The Raspbian DHCP service "dhcpcd" was disabled, and a static IP configuration was set in the file /etc/network/interfaces.d/eth0:

root@pi01:~# cat /etc/network/interfaces.d/eth0
auto eth0
iface eth0 inet static

        address         192.168.1.10
        netmask         255.255.255.0
        network         192.168.1.0
        broadcast       192.168.1.255
        gateway         192.168.1.1

        dns-nameservers 208.67.222.222 208.67.220.220
        post-up /root/netsetup/bridge-tap-vde-setup.sh > /tmp/bridge-tap-vde-setup.sh.log 2>&1

The "/root/netsetup/bridge-tap-vde-setup.sh" script referenced above is used to set up a VDE switch and plugs for SIMH (as well as an additional tun/tap for future use):

#!/bin/bash
#
# ---
# bridge-tap-vde-setup.sh
# ---
# Bridge, VDE and Tun/Tap Network Device Setup Script to run emulators.
# Tested on Raspberry Pi Raspbian GNU/Linux 9 armv7l / 4.14.79-v7+
#
# Basically does this:
#
#   -------
#  |Network|
#  |Adapter|
#  |eth0   |
#   -------
#      |           ------
#       ----------|bridge|
#                 |br-ip |
#                  ------
#                    |         --------
#                    |--------|inettap0| <--> For use by TBD emulator
#                    |         --------
#                    |
#                    |         ----------
#                     --------|VDE Switch| (Virtual Distributed Ethernet switch)
#                              ----------
#                              |
#                              |  -----------
#                              |-|vde-ip-tap0| <--> Available to more TBD emulators
#                              |  -----------
#                              |
#                              |  -----------
#                              |-|vde-ip-tap1| <--> Available to more TBD emulators
#                              |  -----------
#
# More details:
# http://supratim-sanyal.blogspot.com/2018/10/bionic-beaver-on-zarchitecture-my.html
#
# Licensed under "THE BEER-WARE LICENSE" (Revision 42):
# Supratim Sanyal <https://goo.gl/FqzyBW> wrote this file. As long as
# you retain this notice you can do whatever you want with this stuff.

* [Exercise data]
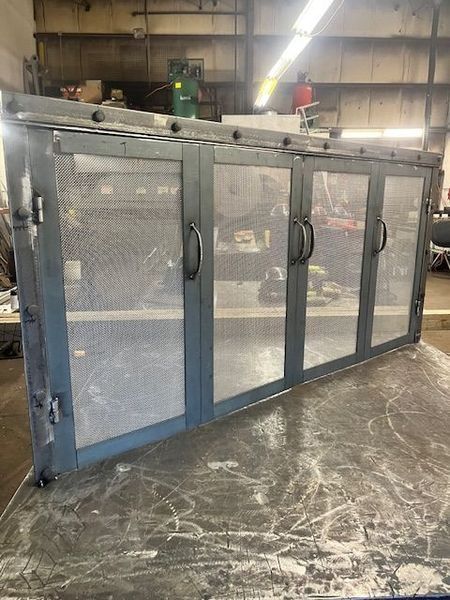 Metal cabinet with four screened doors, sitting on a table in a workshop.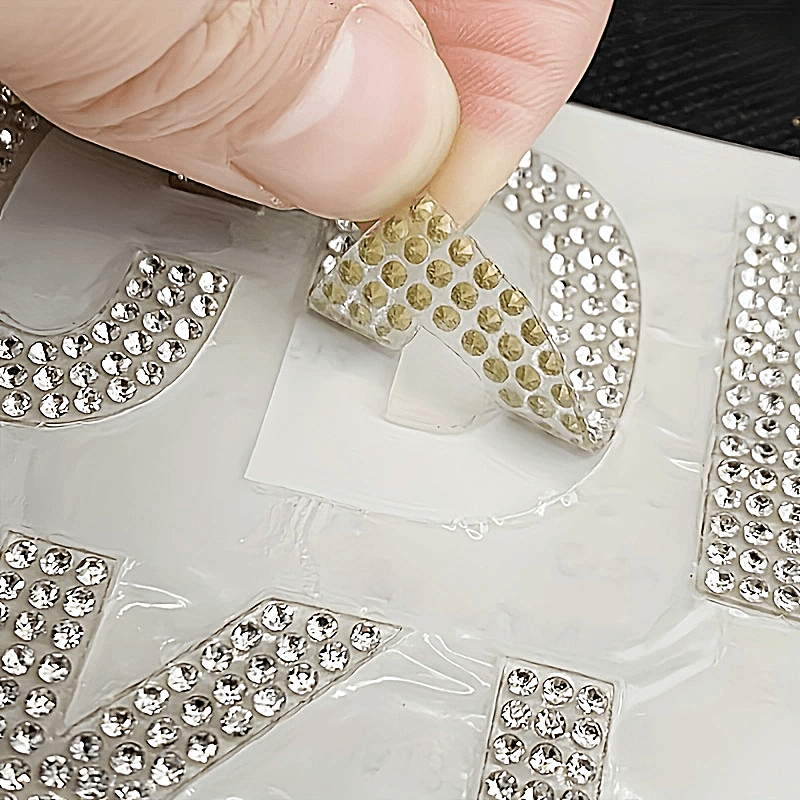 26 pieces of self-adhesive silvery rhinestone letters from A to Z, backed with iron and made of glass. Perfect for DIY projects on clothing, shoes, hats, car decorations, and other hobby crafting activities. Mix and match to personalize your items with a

* [Task set]
1: Name every box drawn in the diagram inside the script comments of the Raspberry Pi network setup text, using the labels shown in each box.
2: From the Raspberry Pi network setup text, return the stretch from "dns-nameservers 208.67.222.222 208.67.220.220" through "to run emulators.".
3: In the Raspberry Pi network setup text, which gateway address does the static configuration for eth0 use?

* [Answers to the exercise]
1:
Network Adapter eth0
bridge br-ip
inettap0
VDE Switch
vde-ip-tap0
vde-ip-tap1

2:
dns-nameservers 208.67.222.222 208.67.220.220
        post-up /root/netsetup/bridge-tap-vde-setup.sh > /tmp/bridge-tap-vde-setup.sh.log 2>&1

The "/root/netsetup/bridge-tap-vde-setup.sh" script referenced above is used to set up a VDE switch and plugs for SIMH (as well as an additional tun/tap for future use):

#!/bin/bash
#
# ---
# bridge-tap-vde-setup.sh
# ---
# Bridge, VDE and Tun/Tap Network Device Setup Script to run emulators.

3: 192.168.1.1